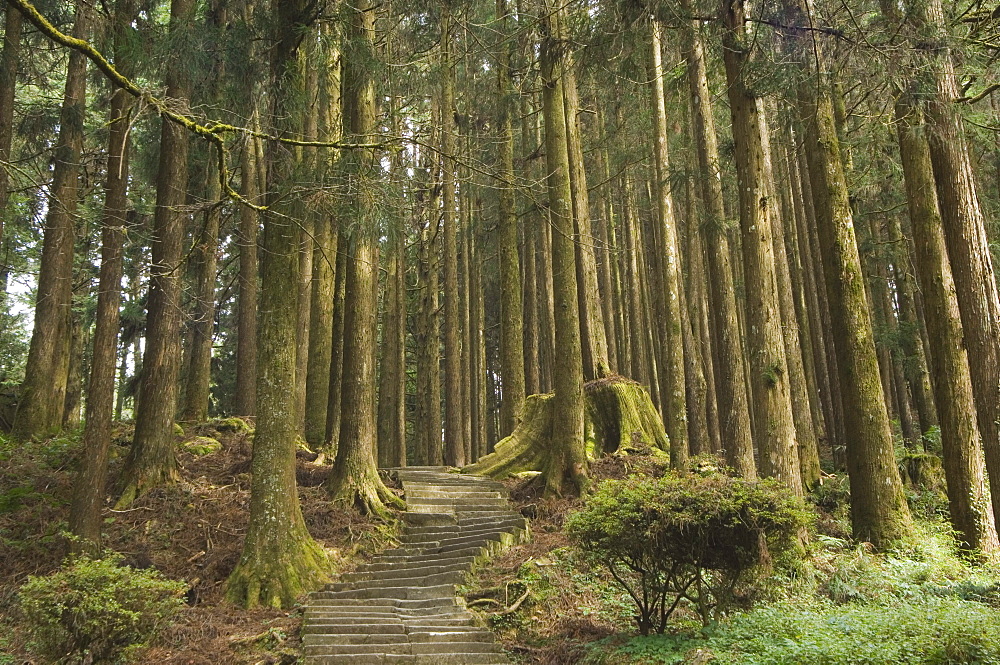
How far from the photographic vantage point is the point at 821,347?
19609 millimetres

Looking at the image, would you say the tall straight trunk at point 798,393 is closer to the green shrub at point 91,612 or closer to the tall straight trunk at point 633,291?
the tall straight trunk at point 633,291

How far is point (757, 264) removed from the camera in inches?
366

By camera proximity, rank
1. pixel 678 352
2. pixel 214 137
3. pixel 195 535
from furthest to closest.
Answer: pixel 678 352 → pixel 195 535 → pixel 214 137

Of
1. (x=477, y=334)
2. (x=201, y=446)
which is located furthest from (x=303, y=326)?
(x=477, y=334)

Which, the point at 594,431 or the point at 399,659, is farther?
the point at 594,431

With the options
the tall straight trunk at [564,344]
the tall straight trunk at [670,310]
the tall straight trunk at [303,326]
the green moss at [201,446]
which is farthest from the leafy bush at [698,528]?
the green moss at [201,446]

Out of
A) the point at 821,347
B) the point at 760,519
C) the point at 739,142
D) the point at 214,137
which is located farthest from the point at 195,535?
the point at 821,347

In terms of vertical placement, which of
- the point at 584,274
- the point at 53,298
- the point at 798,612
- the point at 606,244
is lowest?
the point at 798,612

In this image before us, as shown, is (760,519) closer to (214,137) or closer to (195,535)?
(214,137)

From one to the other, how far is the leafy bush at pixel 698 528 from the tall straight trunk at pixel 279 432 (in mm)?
4253

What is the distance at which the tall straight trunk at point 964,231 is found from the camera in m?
6.49

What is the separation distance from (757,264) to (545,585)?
16.6ft

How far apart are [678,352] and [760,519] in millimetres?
6430

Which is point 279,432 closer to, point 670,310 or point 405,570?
point 405,570
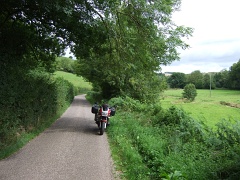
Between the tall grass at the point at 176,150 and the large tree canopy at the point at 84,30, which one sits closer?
the tall grass at the point at 176,150

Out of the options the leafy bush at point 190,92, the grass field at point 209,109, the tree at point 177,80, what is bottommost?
the grass field at point 209,109

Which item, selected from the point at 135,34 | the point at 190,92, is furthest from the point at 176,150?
the point at 190,92

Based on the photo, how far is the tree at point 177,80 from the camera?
114 m

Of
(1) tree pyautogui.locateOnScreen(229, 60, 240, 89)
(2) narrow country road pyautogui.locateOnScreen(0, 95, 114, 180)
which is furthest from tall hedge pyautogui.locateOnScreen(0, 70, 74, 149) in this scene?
(1) tree pyautogui.locateOnScreen(229, 60, 240, 89)

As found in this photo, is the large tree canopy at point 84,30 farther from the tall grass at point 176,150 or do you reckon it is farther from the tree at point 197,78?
the tree at point 197,78

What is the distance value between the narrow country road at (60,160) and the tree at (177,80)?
351ft

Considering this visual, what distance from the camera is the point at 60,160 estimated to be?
7188mm

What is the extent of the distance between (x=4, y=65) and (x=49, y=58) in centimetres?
713

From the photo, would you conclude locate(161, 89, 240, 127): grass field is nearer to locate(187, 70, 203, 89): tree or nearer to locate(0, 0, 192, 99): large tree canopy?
locate(0, 0, 192, 99): large tree canopy

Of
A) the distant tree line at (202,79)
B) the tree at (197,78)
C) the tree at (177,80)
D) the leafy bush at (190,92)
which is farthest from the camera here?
the tree at (197,78)

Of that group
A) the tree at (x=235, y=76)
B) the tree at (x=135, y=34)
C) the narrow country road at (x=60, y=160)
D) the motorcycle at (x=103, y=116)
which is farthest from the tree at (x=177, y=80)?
the narrow country road at (x=60, y=160)

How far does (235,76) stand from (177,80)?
87.7 ft

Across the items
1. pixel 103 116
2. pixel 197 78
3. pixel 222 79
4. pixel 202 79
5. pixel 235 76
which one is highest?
pixel 235 76

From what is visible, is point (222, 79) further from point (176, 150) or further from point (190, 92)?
point (176, 150)
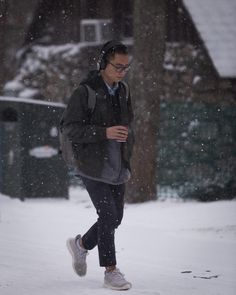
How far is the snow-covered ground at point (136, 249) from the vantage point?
5.54 meters

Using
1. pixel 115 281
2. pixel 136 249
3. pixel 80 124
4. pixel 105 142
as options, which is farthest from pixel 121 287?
pixel 136 249

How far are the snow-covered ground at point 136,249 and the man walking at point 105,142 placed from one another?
0.37m

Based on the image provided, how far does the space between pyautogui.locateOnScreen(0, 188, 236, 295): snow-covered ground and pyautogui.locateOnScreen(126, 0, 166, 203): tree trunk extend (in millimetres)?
621

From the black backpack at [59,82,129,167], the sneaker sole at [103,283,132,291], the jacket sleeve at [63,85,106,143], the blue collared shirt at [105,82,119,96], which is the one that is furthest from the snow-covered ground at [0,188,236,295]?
the blue collared shirt at [105,82,119,96]

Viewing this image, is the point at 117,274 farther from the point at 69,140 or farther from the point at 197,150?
the point at 197,150

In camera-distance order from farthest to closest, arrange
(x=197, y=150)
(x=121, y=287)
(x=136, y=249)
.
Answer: (x=197, y=150)
(x=136, y=249)
(x=121, y=287)

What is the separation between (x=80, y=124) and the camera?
5.32m

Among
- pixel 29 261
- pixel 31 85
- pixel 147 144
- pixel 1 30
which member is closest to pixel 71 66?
pixel 31 85

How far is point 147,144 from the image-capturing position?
1330cm

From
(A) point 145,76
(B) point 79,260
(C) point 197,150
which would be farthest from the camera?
(C) point 197,150

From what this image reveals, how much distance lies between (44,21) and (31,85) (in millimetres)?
2096

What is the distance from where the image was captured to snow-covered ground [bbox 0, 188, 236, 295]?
5.54 metres

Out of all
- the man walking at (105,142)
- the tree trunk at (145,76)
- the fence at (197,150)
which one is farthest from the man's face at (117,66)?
the fence at (197,150)

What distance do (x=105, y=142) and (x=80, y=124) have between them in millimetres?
229
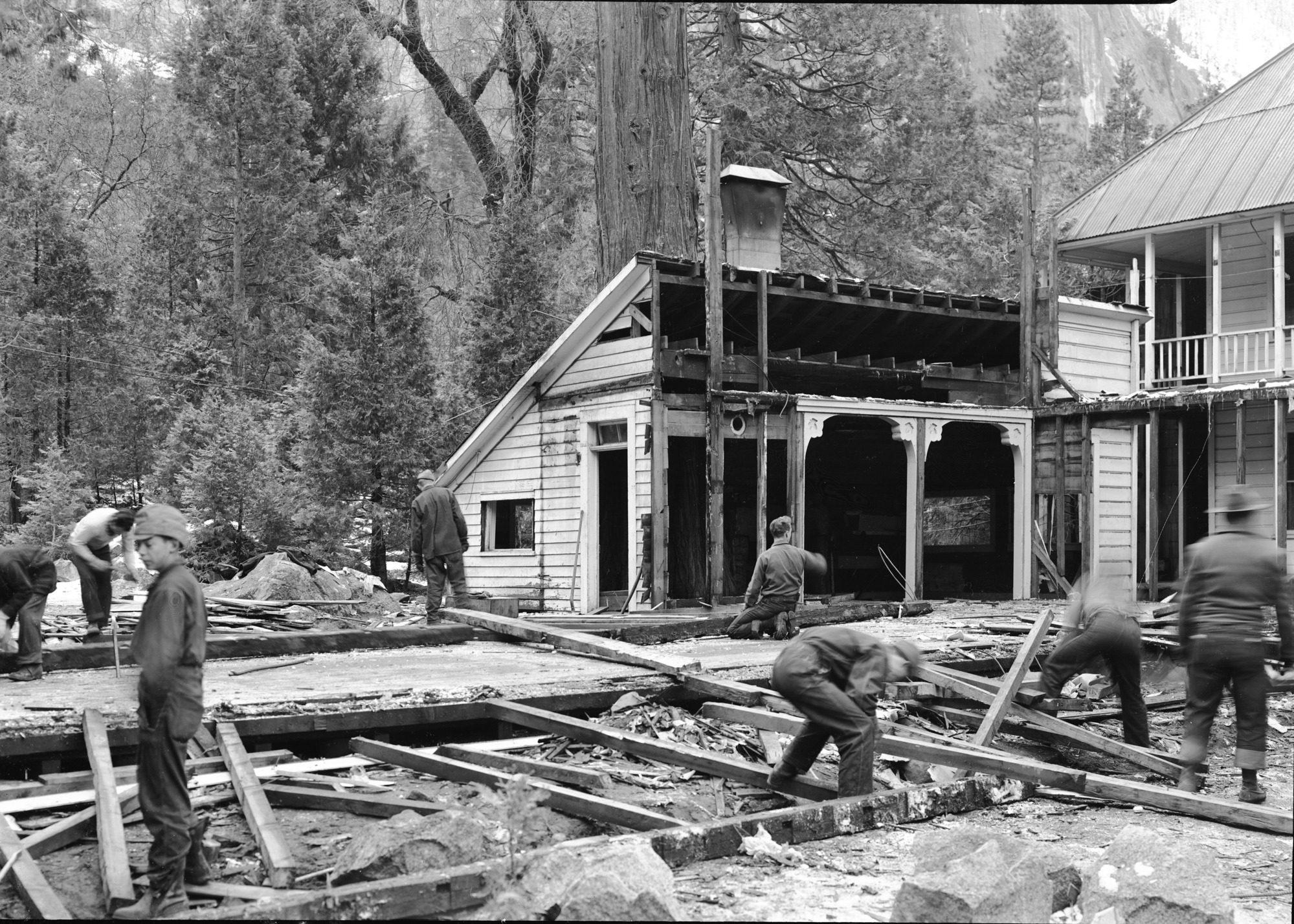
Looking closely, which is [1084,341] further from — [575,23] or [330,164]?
[330,164]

■ ■ ■ ■

• GIVEN TASK: Print the records word for word and exclude any picture they hold.

• WRITTEN SOLUTION:
How far from the photographic vantage point is the point at 821,347?
19609 millimetres

Looking at the image, would you say the tall straight trunk at point 798,393 is closer to the green shrub at point 91,612 or closer to the tall straight trunk at point 633,291?
the tall straight trunk at point 633,291

How far is point (757, 264) removed from the camera in inches?
366

By camera proximity, rank
1. pixel 678 352
2. pixel 214 137
3. pixel 195 535
from furthest to closest.
Answer: pixel 678 352 → pixel 195 535 → pixel 214 137

Of
1. (x=477, y=334)
2. (x=201, y=446)
which is located furthest from (x=303, y=326)?
(x=477, y=334)

Which, the point at 594,431 or the point at 399,659, is farther?
the point at 594,431

With the options
the tall straight trunk at [564,344]
the tall straight trunk at [670,310]
the tall straight trunk at [303,326]
the green moss at [201,446]
which is farthest from the leafy bush at [698,528]?
the green moss at [201,446]

Out of
A) the point at 821,347
B) the point at 760,519
C) the point at 739,142
D) the point at 214,137
which is located farthest from the point at 195,535?
the point at 821,347

In terms of vertical placement, which of
- the point at 584,274
- the point at 53,298
- the point at 798,612
- the point at 606,244
is lowest?
the point at 798,612

In this image before us, as shown, is (760,519) closer to (214,137) or closer to (195,535)?
(214,137)

From one to the other, how far is the leafy bush at pixel 698 528 from the tall straight trunk at pixel 279 432 (in mm)?
4253

What is the distance at which the tall straight trunk at point 964,231 is found from the camera in m?
6.49

What is the separation distance from (757,264) to (545,585)?
16.6ft

How far apart are [678,352] and [760,519] in millimetres?
6430

Which is point 279,432 closer to, point 670,310 or point 405,570?
point 405,570
Between the tall grass at the point at 176,150 and the large tree canopy at the point at 84,30, which one sits closer?
the tall grass at the point at 176,150

Out of the options the leafy bush at point 190,92, the grass field at point 209,109, the tree at point 177,80, what is bottommost?
the grass field at point 209,109

Which item, selected from the point at 135,34 | the point at 190,92, is furthest from the point at 176,150?
the point at 190,92

Based on the photo, how far is the tree at point 177,80 from the camera?
114 m

Of
(1) tree pyautogui.locateOnScreen(229, 60, 240, 89)
(2) narrow country road pyautogui.locateOnScreen(0, 95, 114, 180)
which is furthest from tall hedge pyautogui.locateOnScreen(0, 70, 74, 149) in this scene?
(1) tree pyautogui.locateOnScreen(229, 60, 240, 89)

As found in this photo, is the large tree canopy at point 84,30 farther from the tall grass at point 176,150 or do you reckon it is farther from the tree at point 197,78?
the tree at point 197,78

What is the distance value between the narrow country road at (60,160) and the tree at (177,80)?
351ft

Considering this visual, what distance from the camera is the point at 60,160 estimated to be?
7188mm

What is the extent of the distance between (x=4, y=65) and (x=49, y=58) in centimetres?
713

From the photo, would you conclude locate(161, 89, 240, 127): grass field is nearer to locate(187, 70, 203, 89): tree or nearer to locate(0, 0, 192, 99): large tree canopy?
locate(0, 0, 192, 99): large tree canopy

Of
A) the distant tree line at (202,79)
B) the tree at (197,78)
C) the tree at (177,80)
D) the leafy bush at (190,92)
which is farthest from the camera here?
the tree at (197,78)

Of that group
A) the tree at (x=235, y=76)
B) the tree at (x=135, y=34)
C) the narrow country road at (x=60, y=160)
D) the motorcycle at (x=103, y=116)
which is farthest from the tree at (x=177, y=80)?
the narrow country road at (x=60, y=160)

How far does (235,76) stand from (177,80)?
87.7 ft

Across the items
1. pixel 103 116
2. pixel 197 78
3. pixel 222 79
4. pixel 202 79
5. pixel 235 76
which one is highest?
pixel 235 76

From what is visible, is point (222, 79) further from point (176, 150) or further from point (190, 92)?
point (176, 150)
How far is the snow-covered ground at point (136, 249) from the vantage point?
5.54 meters

Using
1. pixel 115 281
2. pixel 136 249
3. pixel 80 124
4. pixel 105 142
as options, which is farthest from pixel 121 287?
pixel 136 249

How far are the snow-covered ground at point 136,249 and the man walking at point 105,142 placed from one another?
0.37m

Based on the image provided, how far does the space between pyautogui.locateOnScreen(0, 188, 236, 295): snow-covered ground and pyautogui.locateOnScreen(126, 0, 166, 203): tree trunk extend (in millimetres)?
621

From the black backpack at [59,82,129,167], the sneaker sole at [103,283,132,291], the jacket sleeve at [63,85,106,143], the blue collared shirt at [105,82,119,96], which is the one that is furthest from the snow-covered ground at [0,188,236,295]?
the blue collared shirt at [105,82,119,96]

Viewing this image, is the point at 117,274 farther from the point at 69,140 or farther from the point at 197,150?
the point at 197,150

In camera-distance order from farthest to closest, arrange
(x=197, y=150)
(x=121, y=287)
(x=136, y=249)
.
Answer: (x=197, y=150)
(x=136, y=249)
(x=121, y=287)

What is the separation between (x=80, y=124) and the camera?
5.32m

Among
- pixel 29 261
- pixel 31 85
- pixel 147 144
- pixel 1 30
which member is closest to pixel 71 66?
pixel 31 85

How far is point 147,144 from the image-capturing position?
1330cm

From
(A) point 145,76
(B) point 79,260
(C) point 197,150
which would be farthest from the camera?
(C) point 197,150

From what this image reveals, how much distance lies between (44,21) and (31,85) (in millimetres)?
2096

What is the distance from where the image was captured to snow-covered ground [bbox 0, 188, 236, 295]?
5.54 metres

Out of all
- the man walking at (105,142)
- the tree trunk at (145,76)
- the fence at (197,150)
which one is farthest from the man's face at (117,66)?
the fence at (197,150)

What distance do (x=105, y=142) and (x=80, y=124) have between them in millimetres?
229
Looking closely, which is [1084,341] further from — [575,23] or [330,164]?
[330,164]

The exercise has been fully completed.